Another key area of institutional weakness at the local level is Colombia’s mining industry. Santos has declared war on illegal miners which heavily contribute to deforestation and many of which finance guerrilla and paramilitary activity. Operations in Huila, Chocó and Antioquia departments have been shut down by the police.

Yet environmentalists argue that the government’s approach obscures the larger question, which is the future of large-scale mining activity in the country, much of it in the hands of multinationals. ‘The idea of sustainable mining is a fiction,’ argues Brigitte Baptiste of Colombia’s Humboldt Institute, the country’s largest biodiversity institution. ‘We must choose between which areas we are willing to set aside for extracting natural resources and which areas we want to protect.’

The Santos government has placed large scale mining and oil production at the centre of its four-year National Development Plan. Like his predecessor Alvaro Uribe the president has encouraged and attracted foreign investment in both sectors, meaning Colombia now accommodates a wide variety of North American, Asian and European companies most of which are seeking to expand their operations. Millions of hectares have been identified as resource-rich in hydrocarbons or other commodities. Forty percent of Colombian territory is currently under consideration for concessions bid for by miners. All this represents an enormous economic opportunity for Colombia.

The environmental costs, however, are potentially catastrophic. Much of Colombia’s natural resources sit beneath environmentally fragile areas. Notwithstanding the potential damage to Colombia’s diverse habitats and local communities from badly managed operations, deforestation and soil erosion are two consequences of intensive mining activity that are particularly detrimental to climate change mitigation.

Moreover, Colombia already has experience of when large scale mining goes wrong. In one example the Alabama coal miner Drummond was accused in 2007 by Colombia’s attorney general of deliberately underestimating the environmental consequences of a concession it was bidding for in the department of César. A previous project by the company had caused irreparable damage by leaving behind mountains of untreated rubble. Drummond was nevertheless granted the concession by the miner-friendly Uribe administration.

Environmentalists fear that these mistakes will be repeated by a government too eager to court foreign investment and without the environmental institutions to properly regulate the industry. Undoubtedly, Santos’ crackdown on mid-scale illegal miners will mean little if not combined with the political will to take on larger players breaking the rules.
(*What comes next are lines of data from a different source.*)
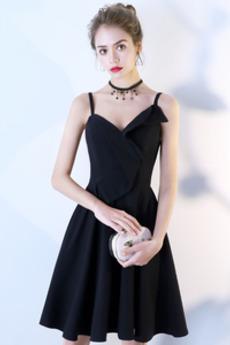 Τιράντες σπαγγέτι εξώπλατο Αμάνικο Διαδοχικά Βολάν Κοκτέιλ φορέματα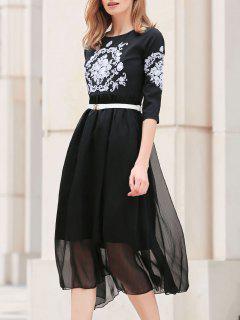 Embroidered Belted Silk Dress - Black L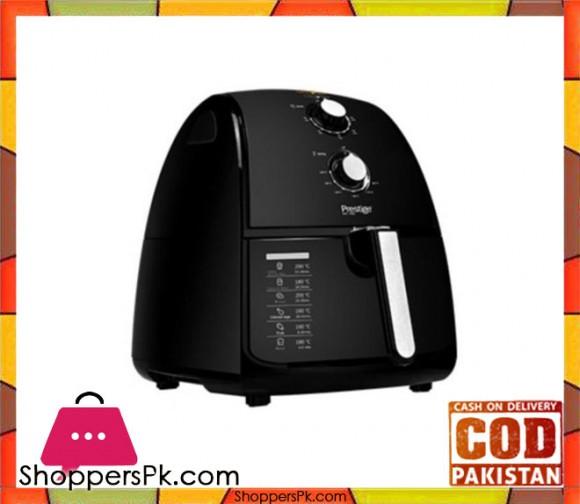 Prestige Air Fryer - Black - Karachi Only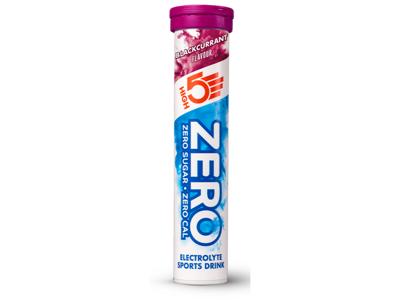 High5 Zero tabs - Elektrolyt tabs - Solbær - 1x20 stk.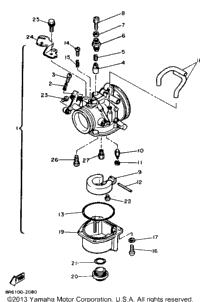 1984 Yamaha SRV (SR540H) OEM Parts, Babbitts Online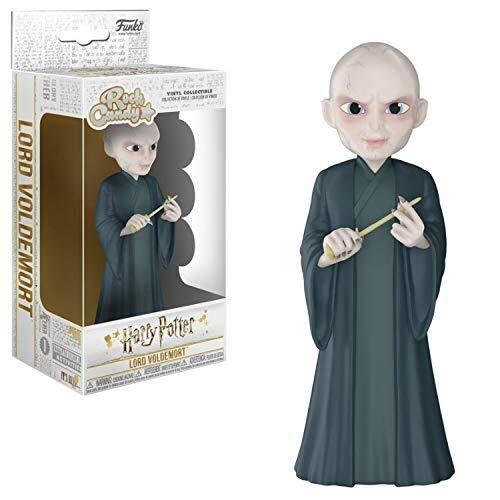 Amazon.com: Harry Potter A Series figuras de acción para ...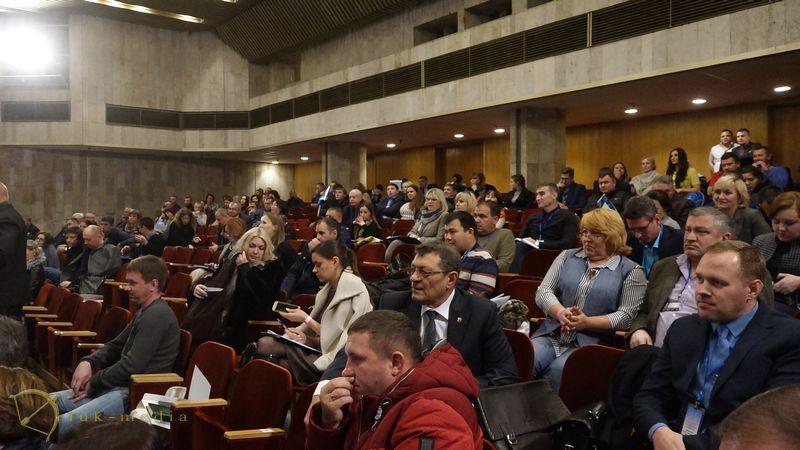 Конференция СПОК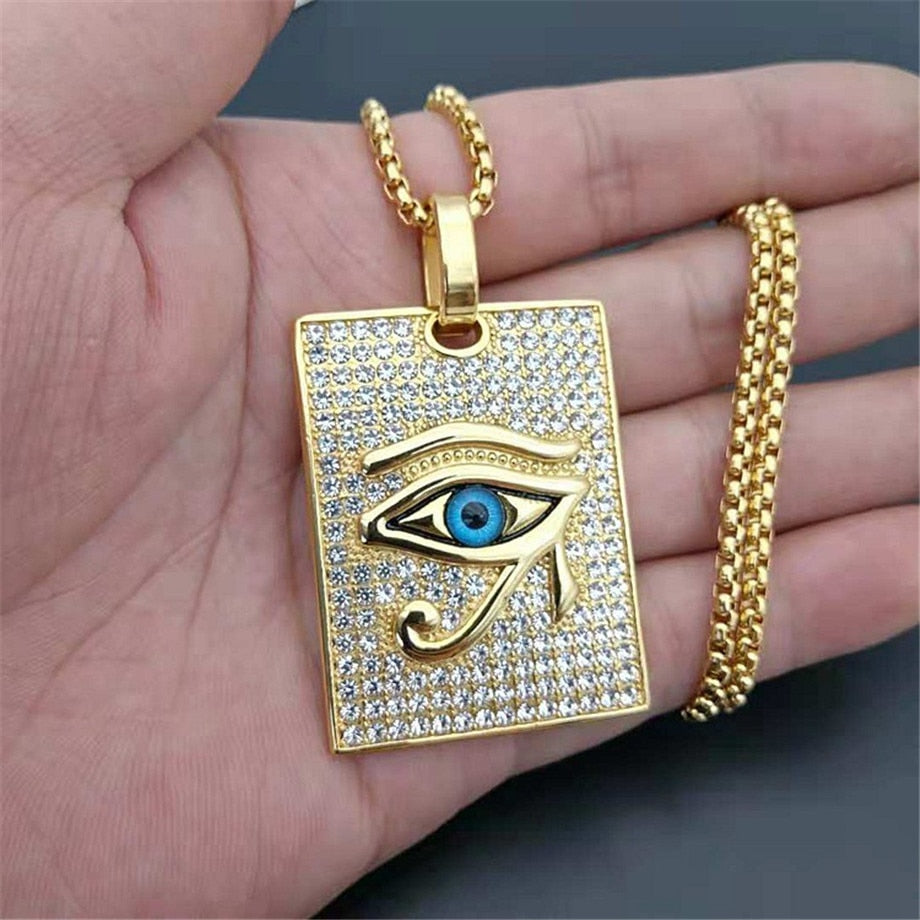 Ancient Egypt The Eye Of Horus Pendant Necklaces Gold Color Stainless Steel Square Necklaces Iced Out Bling Jewelry Dropshipping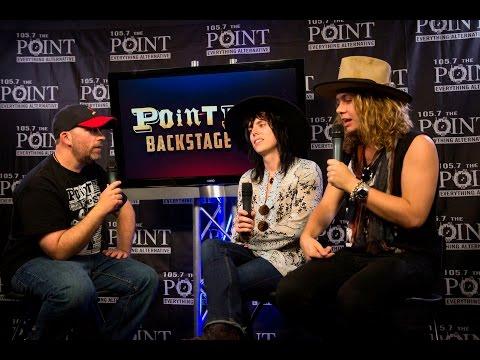 The Struts backstage at Pointfest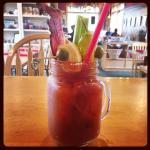 Bloody Marys- With Bacon!!!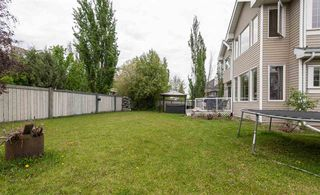Photo 30: 314 SUMMERSIDE Cove in Edmonton: Zone 53 House for sale : MLS®# E4211321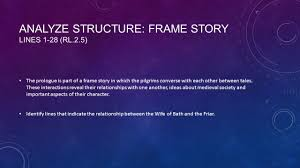 frame story essay essay on the use of frame narrative in the canterbury tales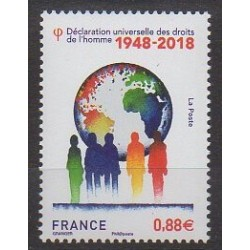 France - Poste - 2018 - Nb 5290 - Human Rights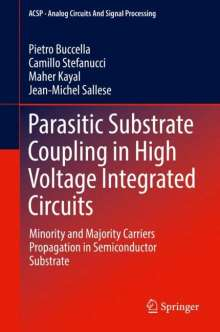Pietro Buccella: Parasitic Substrate Coupling in High Voltage Integrated Circuits, Buch
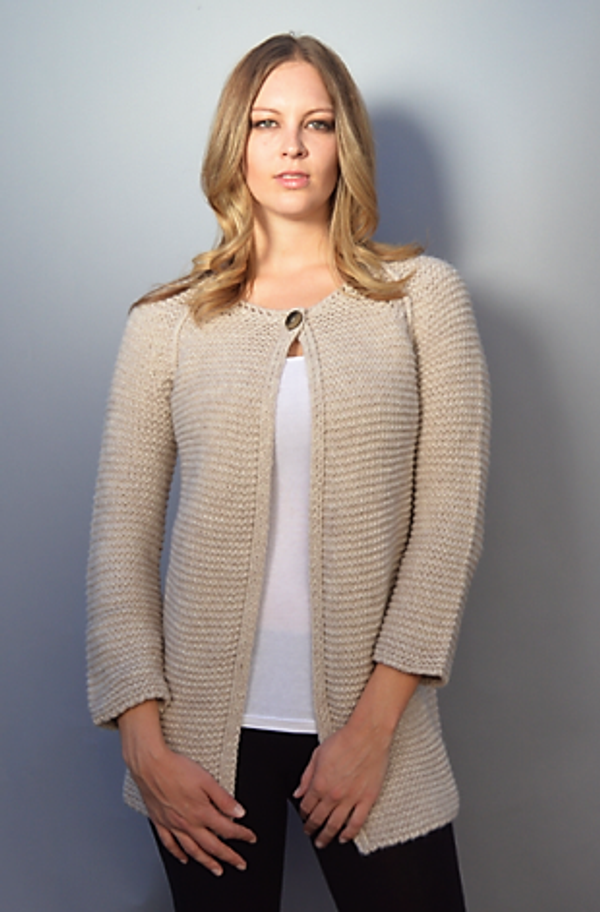 Heavy Weight Cardigan with Single Top Button in Ivory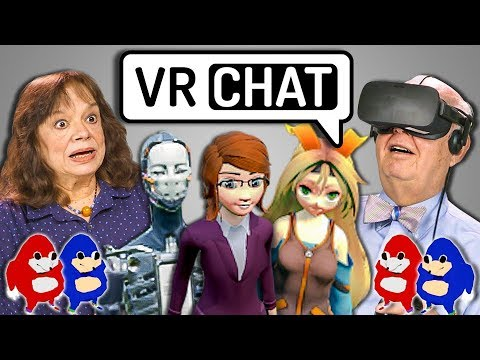 elders-react-to-vrchat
Aside from the impact on Colombia’s local environment the government’s determination to take advantage of the country’s commodity wealth stands in ironic contrast to pronouncements on carbon emissions and entreaties to the ‘developed’ world to reduce C02 consumption. Here lies the dichotomy between environment friendly developmental models and growth friendly economic models in countries such as Colombia. It would be unthinkable for the government to slow down commodity exports with higher global prices and increasing production. After all, they are needed to pay for much needed investment in infrastructure, education and health. Yet public concerns for omission reductions ring shallow (Santos even promised he would consider implementing a carbon tax during Al Gore’s visit), when a drop in hydrocarbon consumption in the US or Asia would eat into development budgets.

The answer ultimately lies in a managed reduction in global hydrocarbon demand combined with economic support for developing countries reliant on exports. Until then Colombia’s good intentions will have to focus on mitigation more than anything else.

Whatever technocratic solutions Santos proposes, mitigation will be difficult when the incentives are so great to exploit vulnerabilities just as Colombia rapidly opens up to international investment and the government’s new environmental institutions are still nascent. The stakes could not be higher. According to the UN Colombia is most at risk in Latin America from natural disasters related to climate change. The outcome of Santos’ policies will soon be evident, at least.